Automotive Traction Motor Market Size and Share
Automotive Traction Motor Market Analysis by Mordor Intelligence
The automotive traction motor market reached USD 9.92 billion in 2025 and is projected to achieve USD 23.20 billion by 2030, reflecting an 18.52% CAGR. Rapid electrification programs, stricter tailpipe-emission limits, and advances in power electronics are keeping the automotive traction motor market on a high-growth path. Permanent-magnet synchronous motors (PMSMs) retain cost and performance advantages for most light-duty vehicles, but switched reluctance motors (SRMs) are winning share where rare-earth savings matter most. Cooling innovation is shifting designs toward hybrid configurations that balance weight with thermal headroom, while 800-V drive platforms push higher voltage levels to gain efficiency. Regional policy incentives are steering new manufacturing footprints to North America and Europe, even as Asia-Pacific remains the volume leader for the automotive traction motor market.
Key Report Takeaways
- By motor type, permanent-magnet synchronous motors held 67.82% of the automotive traction motor market share in 2024; switched reluctance motors are forecast to expand at a 19.21% CAGR through 2030.

◆ EXTRACTED MATERIAL ◆
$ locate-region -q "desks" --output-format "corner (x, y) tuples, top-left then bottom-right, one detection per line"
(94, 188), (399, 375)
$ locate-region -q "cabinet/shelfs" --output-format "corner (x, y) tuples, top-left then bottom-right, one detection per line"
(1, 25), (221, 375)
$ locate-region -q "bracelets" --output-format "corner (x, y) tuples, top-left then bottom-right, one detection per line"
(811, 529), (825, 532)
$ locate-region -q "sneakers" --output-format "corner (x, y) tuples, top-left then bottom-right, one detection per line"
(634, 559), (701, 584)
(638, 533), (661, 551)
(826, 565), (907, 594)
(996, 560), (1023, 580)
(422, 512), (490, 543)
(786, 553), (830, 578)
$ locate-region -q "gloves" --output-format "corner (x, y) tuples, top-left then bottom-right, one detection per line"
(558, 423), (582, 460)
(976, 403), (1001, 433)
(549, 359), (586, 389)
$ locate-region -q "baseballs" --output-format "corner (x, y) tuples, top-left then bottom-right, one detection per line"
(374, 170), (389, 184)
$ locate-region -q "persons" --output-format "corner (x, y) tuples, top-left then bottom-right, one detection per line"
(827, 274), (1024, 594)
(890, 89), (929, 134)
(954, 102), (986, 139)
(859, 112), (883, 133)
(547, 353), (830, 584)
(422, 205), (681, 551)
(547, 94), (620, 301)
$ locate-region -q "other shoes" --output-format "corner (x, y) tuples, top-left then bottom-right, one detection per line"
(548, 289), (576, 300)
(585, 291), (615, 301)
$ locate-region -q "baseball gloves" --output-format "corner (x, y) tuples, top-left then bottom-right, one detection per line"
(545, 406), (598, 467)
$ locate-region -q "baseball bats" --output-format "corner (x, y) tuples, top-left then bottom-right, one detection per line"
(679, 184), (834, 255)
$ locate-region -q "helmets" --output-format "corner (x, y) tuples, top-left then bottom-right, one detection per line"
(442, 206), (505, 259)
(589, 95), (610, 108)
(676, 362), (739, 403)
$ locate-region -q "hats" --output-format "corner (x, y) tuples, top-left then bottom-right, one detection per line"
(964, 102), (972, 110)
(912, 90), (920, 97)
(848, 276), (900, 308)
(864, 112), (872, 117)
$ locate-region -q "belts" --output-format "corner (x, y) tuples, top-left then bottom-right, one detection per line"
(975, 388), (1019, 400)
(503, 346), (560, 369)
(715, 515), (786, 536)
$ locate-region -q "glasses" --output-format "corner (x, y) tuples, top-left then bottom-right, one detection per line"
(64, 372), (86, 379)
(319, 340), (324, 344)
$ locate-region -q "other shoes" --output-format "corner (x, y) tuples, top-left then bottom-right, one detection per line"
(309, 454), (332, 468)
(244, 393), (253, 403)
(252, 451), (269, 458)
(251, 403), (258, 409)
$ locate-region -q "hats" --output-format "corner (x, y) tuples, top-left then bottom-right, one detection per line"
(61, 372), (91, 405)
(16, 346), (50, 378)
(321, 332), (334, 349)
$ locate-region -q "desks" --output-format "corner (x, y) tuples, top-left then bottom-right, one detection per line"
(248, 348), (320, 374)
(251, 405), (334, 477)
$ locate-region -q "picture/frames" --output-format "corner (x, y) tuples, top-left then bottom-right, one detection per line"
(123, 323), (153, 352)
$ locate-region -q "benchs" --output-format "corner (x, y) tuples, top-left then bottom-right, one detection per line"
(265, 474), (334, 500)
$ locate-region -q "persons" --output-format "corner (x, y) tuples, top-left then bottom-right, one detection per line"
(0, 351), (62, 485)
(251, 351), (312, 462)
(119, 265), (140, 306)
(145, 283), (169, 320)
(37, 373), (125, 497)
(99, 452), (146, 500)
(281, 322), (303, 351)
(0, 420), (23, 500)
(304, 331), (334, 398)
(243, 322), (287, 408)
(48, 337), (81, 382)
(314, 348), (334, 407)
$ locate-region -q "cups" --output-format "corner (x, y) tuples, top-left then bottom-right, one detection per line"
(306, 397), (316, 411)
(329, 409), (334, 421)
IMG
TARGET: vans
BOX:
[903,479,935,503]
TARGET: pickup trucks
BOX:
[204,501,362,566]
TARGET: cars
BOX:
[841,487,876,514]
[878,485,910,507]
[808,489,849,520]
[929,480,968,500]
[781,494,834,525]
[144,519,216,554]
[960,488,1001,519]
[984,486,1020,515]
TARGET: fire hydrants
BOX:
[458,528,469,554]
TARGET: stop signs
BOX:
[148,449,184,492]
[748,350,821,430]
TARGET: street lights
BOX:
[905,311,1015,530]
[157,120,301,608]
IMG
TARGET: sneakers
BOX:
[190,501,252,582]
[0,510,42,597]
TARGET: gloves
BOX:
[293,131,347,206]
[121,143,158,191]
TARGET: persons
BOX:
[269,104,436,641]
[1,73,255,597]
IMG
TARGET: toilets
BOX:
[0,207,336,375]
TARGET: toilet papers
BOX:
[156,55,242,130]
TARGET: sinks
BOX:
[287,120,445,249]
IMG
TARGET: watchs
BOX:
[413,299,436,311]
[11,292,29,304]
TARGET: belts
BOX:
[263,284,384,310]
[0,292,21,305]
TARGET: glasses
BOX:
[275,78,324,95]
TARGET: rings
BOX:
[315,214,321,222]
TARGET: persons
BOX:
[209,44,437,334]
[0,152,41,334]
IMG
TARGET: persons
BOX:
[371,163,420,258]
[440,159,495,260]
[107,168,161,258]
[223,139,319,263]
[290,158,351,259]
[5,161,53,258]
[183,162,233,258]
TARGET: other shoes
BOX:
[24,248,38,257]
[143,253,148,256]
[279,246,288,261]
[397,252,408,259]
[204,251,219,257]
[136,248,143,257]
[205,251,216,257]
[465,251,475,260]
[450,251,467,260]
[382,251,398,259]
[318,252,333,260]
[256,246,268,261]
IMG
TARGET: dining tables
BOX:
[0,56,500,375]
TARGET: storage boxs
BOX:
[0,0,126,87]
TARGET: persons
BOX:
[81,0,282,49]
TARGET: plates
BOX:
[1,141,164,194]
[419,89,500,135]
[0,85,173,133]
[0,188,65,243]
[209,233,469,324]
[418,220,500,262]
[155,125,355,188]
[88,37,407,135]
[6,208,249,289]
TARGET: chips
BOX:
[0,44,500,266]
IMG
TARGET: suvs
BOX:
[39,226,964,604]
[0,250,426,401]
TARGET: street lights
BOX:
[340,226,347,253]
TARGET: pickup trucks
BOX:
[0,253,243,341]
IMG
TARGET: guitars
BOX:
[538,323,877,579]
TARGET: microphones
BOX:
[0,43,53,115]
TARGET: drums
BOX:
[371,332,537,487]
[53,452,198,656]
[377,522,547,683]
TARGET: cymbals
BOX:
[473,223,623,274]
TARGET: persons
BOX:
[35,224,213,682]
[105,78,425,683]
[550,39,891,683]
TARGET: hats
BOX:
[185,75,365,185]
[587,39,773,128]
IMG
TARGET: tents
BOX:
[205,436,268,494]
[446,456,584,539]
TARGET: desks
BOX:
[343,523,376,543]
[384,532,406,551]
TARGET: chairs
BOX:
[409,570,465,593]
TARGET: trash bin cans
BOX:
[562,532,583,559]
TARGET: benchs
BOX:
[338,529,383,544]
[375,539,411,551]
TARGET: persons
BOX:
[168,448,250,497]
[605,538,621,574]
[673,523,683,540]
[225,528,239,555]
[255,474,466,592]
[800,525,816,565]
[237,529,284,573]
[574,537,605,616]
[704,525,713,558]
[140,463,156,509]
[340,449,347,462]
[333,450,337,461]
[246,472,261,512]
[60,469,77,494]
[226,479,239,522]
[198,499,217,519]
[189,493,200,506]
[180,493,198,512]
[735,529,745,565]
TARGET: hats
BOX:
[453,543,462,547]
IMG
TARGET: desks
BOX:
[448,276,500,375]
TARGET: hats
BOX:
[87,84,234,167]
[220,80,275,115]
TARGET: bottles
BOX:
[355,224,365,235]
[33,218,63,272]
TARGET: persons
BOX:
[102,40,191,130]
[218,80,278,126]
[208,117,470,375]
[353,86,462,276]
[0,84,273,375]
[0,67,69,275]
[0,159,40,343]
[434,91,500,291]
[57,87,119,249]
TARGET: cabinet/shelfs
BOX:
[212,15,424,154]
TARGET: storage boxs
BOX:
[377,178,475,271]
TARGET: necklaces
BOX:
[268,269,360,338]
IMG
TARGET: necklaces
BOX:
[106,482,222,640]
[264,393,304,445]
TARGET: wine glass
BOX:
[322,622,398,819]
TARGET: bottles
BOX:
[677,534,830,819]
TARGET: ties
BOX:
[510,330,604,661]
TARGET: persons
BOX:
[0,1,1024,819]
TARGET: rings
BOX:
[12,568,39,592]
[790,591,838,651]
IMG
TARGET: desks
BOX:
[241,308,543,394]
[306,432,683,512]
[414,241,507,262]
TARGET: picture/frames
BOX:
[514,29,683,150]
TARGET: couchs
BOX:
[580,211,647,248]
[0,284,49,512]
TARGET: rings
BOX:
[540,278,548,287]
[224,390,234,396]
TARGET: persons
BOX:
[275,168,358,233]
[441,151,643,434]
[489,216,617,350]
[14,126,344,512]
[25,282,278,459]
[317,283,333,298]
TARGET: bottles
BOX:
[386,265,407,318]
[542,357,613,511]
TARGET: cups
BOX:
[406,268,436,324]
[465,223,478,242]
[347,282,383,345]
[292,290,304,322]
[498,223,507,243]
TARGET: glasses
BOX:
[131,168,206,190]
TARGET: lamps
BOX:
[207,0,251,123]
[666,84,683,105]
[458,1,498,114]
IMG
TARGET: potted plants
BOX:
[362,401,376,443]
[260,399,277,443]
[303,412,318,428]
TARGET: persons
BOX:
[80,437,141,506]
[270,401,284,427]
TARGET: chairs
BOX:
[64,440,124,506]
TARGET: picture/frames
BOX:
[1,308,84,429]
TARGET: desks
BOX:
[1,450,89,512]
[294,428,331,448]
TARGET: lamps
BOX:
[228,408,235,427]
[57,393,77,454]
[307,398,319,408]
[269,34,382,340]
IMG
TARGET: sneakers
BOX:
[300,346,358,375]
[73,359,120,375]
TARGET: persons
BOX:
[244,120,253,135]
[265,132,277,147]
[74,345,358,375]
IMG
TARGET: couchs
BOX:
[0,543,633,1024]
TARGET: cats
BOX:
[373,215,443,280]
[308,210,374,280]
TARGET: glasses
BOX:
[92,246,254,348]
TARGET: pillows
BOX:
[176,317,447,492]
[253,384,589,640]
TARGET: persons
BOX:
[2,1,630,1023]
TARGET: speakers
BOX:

◆ THE TASKS ◆
a – Reproduce the stretch of the traction motor market analysis from "Key Report Takeaways" through "CAGR through 2030.".
b – According to the traction motor market analysis, what value did the automotive traction motor market reach in 2025?
c – Write the next part of the traction motor market analysis, picking up after its final sentence.

◆ RESULTS OF THE EXERCISE ◆
a –
Key Report Takeaways
- By motor type, permanent-magnet synchronous motors held 67.82% of the automotive traction motor market share in 2024; switched reluctance motors are forecast to expand at a 19.21% CAGR through 2030.

b – USD 9.92 billion

c –
- By cooling system, liquid-cooled designs commanded 59.38% of the automotive traction motor market size in 2024, while hybrid cooling systems are expected to deliver the fastest growth at a 19.18% CAGR to 2030.
- By application, passenger cars captured a 72.62% revenue share in 2024; electric scooters and motorcycles are projected to advance at a 20.28% CAGR to 2030.
- By power rating, the medium-power segment accounted for 49.31% of the automotive traction motor market size in 2024, whereas high-power motors above 150 kW are projected to grow at 18.65% CAGR.
- By distribution channel, OEM sales represented 89.36% of the automotive traction motor market size in 2024 , yet the aftermarket is set for an 18.94% CAGR through 2030.
- By geography, Asia-Pacific led with 45.18% revenue share in 2024; the North America region is poised for a 20.98% CAGR to 2030.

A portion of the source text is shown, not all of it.